• TAREAS POR REALIZAR:
• a. Según el texto sobre Yo Yo Ma, ¿qué suite interpretó justo antes de que quien narra tuviera que ir al baño?
• b. Por favor, prosigue el texto sobre Yo Yo Ma a partir de su última oración.

Yo Yo Ma se ha formado, madurado con ellas y de ahí su intimidad con esta música tan exigente para el escucha. Son variaciones que por décadas ningún chelista osaba tocar, para un recital, en toda su compleja extensión, ni siquiera una completa, mucho menos las seis. Es una música endiabladamente abstracta, muchas veces considerada académica, quizás ejercicios musicales, cuyos temperamentos, sutilmente diferenciados, están en los llamados preludios. Es una música, según algunos críticos, que en sus sobretonos y polifonías solo puede ser completada por el escucha atento. El oyente distraído siente que no hay narrativa musical, que permanece en el mismo sitio.
Una vez ejecutó la tercera suite — una apasionada y bella interpretación que es favorita de muchos músicos—, ocurrió lo que más temía, la próstata que te llama al baño. Regreso, no puedo entrar para la cuarta, los ujieres son enfáticos, terminantes, como debe ser. La quinta la interpretó con gran pasión y un abandono que lo llevó a alguna que otra nota de dudosa calidad. (Un amigo compositor me aseguraba que Casals siempre “desafinaba”, esporádicamente, al interpretar estas suites). Pero Yo Yo Ma no se retiraría de la sala de conciertos, como lo hizo Horowitz, al fallar varias notas en un recital. Ciertamente no es un virtuoso purista, o escrupuloso. Además, ya se lo decía Casals a sus alumnos, a la Martita, esos movimientos o piezas en realidad son danzas, tienen esa pulsación rítmica que provoca pasión; además de música pura, son angelicalmente terrenas, orgánicas y orgásmicas al tener que verlo todo con nuestro “animal de fondo”, místico y a la vez mundano; Papa Bach tuvo, después de todo, veinte hijos. Yo Yo Ma está ahí como en la entrega, el arrobo, el éxtasis místico; y también hay algo erótico en su ejecución, sexy, dirían las muchachas de labios carmesí.

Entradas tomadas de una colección
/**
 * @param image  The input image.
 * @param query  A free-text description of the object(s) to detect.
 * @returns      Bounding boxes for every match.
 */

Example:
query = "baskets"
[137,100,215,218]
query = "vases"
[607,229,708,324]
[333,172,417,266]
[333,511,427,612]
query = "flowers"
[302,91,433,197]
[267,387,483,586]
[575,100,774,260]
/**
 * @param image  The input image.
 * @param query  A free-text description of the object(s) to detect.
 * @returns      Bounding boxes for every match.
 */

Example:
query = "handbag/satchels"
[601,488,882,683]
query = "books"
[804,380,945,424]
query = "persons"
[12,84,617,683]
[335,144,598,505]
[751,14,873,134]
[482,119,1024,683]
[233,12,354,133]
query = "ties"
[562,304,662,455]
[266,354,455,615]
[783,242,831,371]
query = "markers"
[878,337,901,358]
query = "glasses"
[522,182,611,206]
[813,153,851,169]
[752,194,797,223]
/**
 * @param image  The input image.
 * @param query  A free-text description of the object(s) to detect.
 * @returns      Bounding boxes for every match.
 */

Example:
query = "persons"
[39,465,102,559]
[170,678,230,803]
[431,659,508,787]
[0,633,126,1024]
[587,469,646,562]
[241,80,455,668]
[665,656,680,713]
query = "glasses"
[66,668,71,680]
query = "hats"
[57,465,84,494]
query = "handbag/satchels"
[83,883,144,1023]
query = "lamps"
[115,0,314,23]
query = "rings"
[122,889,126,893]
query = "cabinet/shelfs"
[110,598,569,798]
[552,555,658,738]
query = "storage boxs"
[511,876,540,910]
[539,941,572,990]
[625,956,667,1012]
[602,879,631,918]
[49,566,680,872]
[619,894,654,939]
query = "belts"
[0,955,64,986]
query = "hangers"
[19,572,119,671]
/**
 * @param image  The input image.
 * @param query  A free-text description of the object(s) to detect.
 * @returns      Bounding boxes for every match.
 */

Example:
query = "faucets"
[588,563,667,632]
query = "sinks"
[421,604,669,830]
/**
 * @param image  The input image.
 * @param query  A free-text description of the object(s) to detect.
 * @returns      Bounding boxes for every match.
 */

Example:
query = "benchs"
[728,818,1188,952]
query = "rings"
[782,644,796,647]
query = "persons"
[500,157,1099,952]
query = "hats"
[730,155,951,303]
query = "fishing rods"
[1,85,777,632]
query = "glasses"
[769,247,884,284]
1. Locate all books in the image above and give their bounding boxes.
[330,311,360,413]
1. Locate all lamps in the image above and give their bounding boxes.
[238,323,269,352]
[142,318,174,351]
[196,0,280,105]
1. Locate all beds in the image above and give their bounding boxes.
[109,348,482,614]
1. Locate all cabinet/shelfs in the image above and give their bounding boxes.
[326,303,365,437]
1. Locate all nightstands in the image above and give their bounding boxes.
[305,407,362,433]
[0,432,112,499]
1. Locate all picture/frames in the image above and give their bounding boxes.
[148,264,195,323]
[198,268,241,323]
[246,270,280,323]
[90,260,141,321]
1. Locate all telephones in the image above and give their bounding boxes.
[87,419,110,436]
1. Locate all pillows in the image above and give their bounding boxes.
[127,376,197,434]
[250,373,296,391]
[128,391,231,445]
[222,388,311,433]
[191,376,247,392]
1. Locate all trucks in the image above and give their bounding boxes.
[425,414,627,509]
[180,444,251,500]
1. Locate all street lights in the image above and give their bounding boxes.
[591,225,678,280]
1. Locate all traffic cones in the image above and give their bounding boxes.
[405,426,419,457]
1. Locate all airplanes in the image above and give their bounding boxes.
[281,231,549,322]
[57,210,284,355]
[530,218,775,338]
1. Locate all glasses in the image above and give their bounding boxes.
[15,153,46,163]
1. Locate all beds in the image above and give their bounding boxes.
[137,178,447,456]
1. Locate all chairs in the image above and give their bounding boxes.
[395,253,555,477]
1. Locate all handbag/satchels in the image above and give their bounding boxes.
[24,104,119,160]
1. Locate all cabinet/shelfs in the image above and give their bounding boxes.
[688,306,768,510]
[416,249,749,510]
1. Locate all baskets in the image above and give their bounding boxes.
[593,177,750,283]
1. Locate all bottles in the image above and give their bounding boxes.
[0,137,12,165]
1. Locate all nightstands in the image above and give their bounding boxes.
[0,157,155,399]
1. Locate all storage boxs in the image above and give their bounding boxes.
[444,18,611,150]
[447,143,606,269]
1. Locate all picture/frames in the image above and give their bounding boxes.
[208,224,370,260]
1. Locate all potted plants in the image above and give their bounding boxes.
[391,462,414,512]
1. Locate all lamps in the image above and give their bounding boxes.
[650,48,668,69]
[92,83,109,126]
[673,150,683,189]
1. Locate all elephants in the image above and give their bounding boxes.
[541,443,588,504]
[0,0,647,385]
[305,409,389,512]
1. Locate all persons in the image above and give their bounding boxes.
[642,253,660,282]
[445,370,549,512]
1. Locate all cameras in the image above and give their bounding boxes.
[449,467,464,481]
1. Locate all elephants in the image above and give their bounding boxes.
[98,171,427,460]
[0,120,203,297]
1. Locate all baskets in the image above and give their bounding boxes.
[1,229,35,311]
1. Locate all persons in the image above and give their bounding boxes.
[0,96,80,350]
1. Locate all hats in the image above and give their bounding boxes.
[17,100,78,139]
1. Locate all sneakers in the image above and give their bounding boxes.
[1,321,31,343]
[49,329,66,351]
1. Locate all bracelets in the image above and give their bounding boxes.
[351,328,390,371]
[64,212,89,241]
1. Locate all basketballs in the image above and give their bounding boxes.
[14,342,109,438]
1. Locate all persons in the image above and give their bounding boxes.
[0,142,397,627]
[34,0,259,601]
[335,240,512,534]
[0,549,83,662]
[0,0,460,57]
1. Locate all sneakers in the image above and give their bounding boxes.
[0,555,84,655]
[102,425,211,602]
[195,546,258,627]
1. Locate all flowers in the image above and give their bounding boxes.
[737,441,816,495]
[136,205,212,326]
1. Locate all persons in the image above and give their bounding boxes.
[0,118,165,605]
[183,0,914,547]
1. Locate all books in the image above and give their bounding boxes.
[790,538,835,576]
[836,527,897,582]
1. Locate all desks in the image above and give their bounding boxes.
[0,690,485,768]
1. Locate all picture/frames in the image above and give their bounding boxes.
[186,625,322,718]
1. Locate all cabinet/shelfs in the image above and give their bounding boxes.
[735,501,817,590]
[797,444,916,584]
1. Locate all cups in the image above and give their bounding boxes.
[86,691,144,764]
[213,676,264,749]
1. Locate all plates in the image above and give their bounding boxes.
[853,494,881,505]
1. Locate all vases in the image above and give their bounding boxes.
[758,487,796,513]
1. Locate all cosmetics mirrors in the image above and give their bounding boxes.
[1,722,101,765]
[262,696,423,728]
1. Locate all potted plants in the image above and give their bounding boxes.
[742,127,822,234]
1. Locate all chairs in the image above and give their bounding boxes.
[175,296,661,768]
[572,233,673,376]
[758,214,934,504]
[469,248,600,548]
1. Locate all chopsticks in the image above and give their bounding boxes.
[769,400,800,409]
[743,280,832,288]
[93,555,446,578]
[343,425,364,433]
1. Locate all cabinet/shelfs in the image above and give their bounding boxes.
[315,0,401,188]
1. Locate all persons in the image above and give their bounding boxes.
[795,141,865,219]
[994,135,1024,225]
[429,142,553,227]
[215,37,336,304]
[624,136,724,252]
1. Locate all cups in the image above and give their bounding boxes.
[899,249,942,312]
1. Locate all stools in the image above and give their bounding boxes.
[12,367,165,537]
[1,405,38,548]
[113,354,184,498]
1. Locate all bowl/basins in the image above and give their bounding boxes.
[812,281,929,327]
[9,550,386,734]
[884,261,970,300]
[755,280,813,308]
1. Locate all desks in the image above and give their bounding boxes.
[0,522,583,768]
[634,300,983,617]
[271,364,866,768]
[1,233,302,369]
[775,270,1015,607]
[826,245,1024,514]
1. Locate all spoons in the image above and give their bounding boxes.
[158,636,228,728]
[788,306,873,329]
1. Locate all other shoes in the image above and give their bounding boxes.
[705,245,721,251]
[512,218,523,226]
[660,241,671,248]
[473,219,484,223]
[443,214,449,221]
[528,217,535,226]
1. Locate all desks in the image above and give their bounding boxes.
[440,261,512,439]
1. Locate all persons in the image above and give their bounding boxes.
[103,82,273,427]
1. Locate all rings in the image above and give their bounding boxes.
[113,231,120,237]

• RESPUESTAS POR TAREA:
• a. La tercera suite.

• b.
Se detuvo entre la quinta y la sexta, por buen rato, mirando hacia arriba, creando anticipación e inquietud en el público, como si buscara las notas en la memoria o el bajo aire, la energía para completar aquel acto amoroso. Casi me perdí la última, la sexta; ya no podía concentrar.
Remontamos hacia las dos horas y media de música corrida, sin intermedio. Nunca fui wagneriano… Me consuelo pensando que jamás volveré a escucharlas así, el privilegio, la locura de tanta música corrida… A las dos horas comenzaron a desplomarse los pesados programas de la noche, los tísicos finalmente se dormían; el sueño y el cansancio mostraban sus evidencias en aquellos estruendos.
Hubo un momento, antes de la quinta, en que Yo Yo Ma saluda al público puertorriqueño como “gente resiliente”, y ya no supe si se refería al aguante para escuchar las suites, o era justo la primera vez que asoma el Miserere mei pos-María. Al final de la sexta agradece a los auspiciadores del programa, apenas deja espacio para la reflexión, su reino musical es muy de este mundo.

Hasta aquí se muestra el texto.